Interesting, were some of who and what he recalled. Old friends and girlfriends I’d never heard about before. Memories with his cousins and siblings growing up. It struck me how lovely and amazing it is that all of that experience, all those people who he loved and who loved him came forth in a way that wasn’t the clear obvious. People had left an imprint on his soul that he didn’t regularly call up in his everyday life. A reminder that we never know the importance we play in somebody’s life. Perhaps we can’t know during this earthly life the souls that have shifted and directed our course. Maybe it isn’t until we have the awesome retrospect of death that we can clearly see who impacted us the most.

“The light got brighter and brighter until it just was everything. It was so wonderful. So peaceful, like the deepest sense of coming home I’ve ever known. It all felt so familiar, so comfortable. I loved it there. I knew that it was where I came from and where I belonged. I stood in front of 3 orbs of light. There was communication but not in words or phonics that make sense here. Then, I started to feel myself being pulled backward. Almost like somebody was grabbing on the back of my shirt and pulling me back, away from this light. It felt slow. Sad. It got darker, the light further away from me.

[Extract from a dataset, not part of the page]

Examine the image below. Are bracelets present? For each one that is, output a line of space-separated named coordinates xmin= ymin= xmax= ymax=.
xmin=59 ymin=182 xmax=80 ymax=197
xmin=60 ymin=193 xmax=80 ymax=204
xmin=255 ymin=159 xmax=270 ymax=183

Then I woke up. I hurt so bad, my chest was killing me. I was strapped to a bed. Tubes in my throat and neck. I couldn’t move. Trudy (the ICU nurse) was over by the sink. She asked me if I was OK and I gave her a thumbs up. She asked me if I could move my toes. I did. She came and put her hand on my shoulder and told me that I should rest. I was going to be alright, she said. I just closed my eyes. What the f*@!k just happened”

And he woke up. Swearing relentlessly. Full of gratitude. Entirely different frame of reference.

Whenever I find a way to share his experience with somebody that may benefit from hearing about it, I can see the peace and comfort that it gives. This is why he has agreed to share it openly. It is one of his new gifts to give. Even better, when I get to watch people receive the story from him… This unassuming package of a handsome middle-aged dad, meeting people at the grocery, at the pool, in the neighborhood. Somehow he invites near-strangers to share their deepest secrets, experiences and fears with him.

There is something very reassuring to people about this man that died and came back. I think it comforts people to hear where their loved one may have gone or hear where they are headed. And, to hear that this lovely man with a wife and children who adore him quietly awaits the time when he is called back. It gives a different perspective. Death doesn’t seem like anything bad at all when you talk to him about it. It’s a homecoming. It isn’t ours to control, ward off or fear. It just is. And it is good. And it has a timing that isn’t ours to know, control or be afraid of.

“Enjoy the time we have now. It is very important. It is about so much more than this. If everybody would experience what I experienced there would not be bad people on this planet. People need to know there is more to it than here.”